▶ Activity
Locate the line that contains "common name: common raccoon" in the entries below, then repeat it and every following line through the line that contains "Q: Label granularity?", exactly, and no others.

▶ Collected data
*****

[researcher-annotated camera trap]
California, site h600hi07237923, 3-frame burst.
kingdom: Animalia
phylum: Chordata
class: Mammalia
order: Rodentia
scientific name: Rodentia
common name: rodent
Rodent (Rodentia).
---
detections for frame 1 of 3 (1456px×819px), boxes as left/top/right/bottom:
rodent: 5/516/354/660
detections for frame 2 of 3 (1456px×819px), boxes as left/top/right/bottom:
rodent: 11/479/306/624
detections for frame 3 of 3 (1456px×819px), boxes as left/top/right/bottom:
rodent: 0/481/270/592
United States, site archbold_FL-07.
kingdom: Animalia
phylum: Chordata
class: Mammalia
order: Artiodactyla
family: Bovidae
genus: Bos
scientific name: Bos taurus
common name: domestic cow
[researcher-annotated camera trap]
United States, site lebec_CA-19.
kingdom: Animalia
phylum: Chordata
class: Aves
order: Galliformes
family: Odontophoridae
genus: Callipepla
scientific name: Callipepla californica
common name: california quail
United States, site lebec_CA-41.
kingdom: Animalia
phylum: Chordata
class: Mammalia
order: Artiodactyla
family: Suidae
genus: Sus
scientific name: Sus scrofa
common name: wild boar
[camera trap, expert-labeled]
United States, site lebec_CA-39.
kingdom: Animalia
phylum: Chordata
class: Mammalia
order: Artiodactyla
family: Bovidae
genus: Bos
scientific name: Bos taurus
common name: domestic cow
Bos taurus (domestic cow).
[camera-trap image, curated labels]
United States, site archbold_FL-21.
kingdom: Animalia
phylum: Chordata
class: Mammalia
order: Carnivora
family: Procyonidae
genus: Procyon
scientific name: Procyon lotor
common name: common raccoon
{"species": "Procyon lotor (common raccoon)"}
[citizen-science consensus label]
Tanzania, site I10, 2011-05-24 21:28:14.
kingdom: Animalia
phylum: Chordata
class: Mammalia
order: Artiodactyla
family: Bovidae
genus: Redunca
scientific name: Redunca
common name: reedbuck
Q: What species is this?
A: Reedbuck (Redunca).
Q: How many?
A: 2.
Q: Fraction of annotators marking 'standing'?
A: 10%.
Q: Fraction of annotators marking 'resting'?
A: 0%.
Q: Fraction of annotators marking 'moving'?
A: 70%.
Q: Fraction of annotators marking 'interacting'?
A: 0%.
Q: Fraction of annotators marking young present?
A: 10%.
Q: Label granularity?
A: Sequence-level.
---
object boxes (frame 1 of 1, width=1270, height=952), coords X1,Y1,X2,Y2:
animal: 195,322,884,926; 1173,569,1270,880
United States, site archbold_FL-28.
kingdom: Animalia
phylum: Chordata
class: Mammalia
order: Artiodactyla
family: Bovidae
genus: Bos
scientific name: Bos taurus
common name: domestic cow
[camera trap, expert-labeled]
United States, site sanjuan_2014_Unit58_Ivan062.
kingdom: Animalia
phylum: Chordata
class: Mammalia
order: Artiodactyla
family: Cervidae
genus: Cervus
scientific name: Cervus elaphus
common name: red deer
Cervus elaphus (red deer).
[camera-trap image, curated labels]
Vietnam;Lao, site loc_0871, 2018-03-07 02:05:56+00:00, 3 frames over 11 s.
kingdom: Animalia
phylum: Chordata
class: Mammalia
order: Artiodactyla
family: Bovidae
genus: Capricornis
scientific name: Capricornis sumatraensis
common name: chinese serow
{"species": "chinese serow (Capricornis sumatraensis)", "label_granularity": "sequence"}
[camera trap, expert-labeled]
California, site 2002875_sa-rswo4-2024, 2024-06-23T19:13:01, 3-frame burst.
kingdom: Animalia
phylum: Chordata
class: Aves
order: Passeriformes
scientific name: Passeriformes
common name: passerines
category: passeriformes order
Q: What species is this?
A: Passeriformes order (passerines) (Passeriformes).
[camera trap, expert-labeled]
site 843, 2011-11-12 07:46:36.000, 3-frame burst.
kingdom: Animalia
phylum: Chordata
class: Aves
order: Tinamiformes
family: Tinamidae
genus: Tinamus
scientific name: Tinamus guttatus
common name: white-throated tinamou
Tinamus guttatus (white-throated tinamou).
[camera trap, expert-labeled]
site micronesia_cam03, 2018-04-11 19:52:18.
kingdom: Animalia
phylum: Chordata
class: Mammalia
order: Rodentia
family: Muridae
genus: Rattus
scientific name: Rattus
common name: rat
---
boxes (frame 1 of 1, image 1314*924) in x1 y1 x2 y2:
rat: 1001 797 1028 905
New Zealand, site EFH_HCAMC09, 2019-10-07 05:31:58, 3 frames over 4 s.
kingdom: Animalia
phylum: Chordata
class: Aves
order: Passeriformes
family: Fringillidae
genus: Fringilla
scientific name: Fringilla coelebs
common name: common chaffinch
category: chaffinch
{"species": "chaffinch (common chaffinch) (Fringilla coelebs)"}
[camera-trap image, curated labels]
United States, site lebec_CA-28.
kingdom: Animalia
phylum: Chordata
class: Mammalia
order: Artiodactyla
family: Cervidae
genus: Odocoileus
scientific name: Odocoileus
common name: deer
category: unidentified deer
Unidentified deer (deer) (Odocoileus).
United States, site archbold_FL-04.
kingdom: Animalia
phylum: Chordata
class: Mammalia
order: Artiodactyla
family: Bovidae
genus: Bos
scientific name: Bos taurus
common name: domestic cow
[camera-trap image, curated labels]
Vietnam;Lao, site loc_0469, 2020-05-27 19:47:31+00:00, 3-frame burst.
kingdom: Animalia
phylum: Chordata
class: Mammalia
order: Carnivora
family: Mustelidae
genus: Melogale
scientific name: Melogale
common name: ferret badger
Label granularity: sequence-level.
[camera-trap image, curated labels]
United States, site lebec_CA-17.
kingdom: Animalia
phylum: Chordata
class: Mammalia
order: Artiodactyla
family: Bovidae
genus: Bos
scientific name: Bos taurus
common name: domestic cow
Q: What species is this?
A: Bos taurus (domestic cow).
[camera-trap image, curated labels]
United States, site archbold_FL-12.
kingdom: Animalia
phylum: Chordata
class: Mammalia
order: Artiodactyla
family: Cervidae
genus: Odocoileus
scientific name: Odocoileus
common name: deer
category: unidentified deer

*****

▶ Result
common name: common raccoon
{"species": "Procyon lotor (common raccoon)"}
[citizen-science consensus label]
Tanzania, site I10, 2011-05-24 21:28:14.
kingdom: Animalia
phylum: Chordata
class: Mammalia
order: Artiodactyla
family: Bovidae
genus: Redunca
scientific name: Redunca
common name: reedbuck
Q: What species is this?
A: Reedbuck (Redunca).
Q: How many?
A: 2.
Q: Fraction of annotators marking 'standing'?
A: 10%.
Q: Fraction of annotators marking 'resting'?
A: 0%.
Q: Fraction of annotators marking 'moving'?
A: 70%.
Q: Fraction of annotators marking 'interacting'?
A: 0%.
Q: Fraction of annotators marking young present?
A: 10%.
Q: Label granularity?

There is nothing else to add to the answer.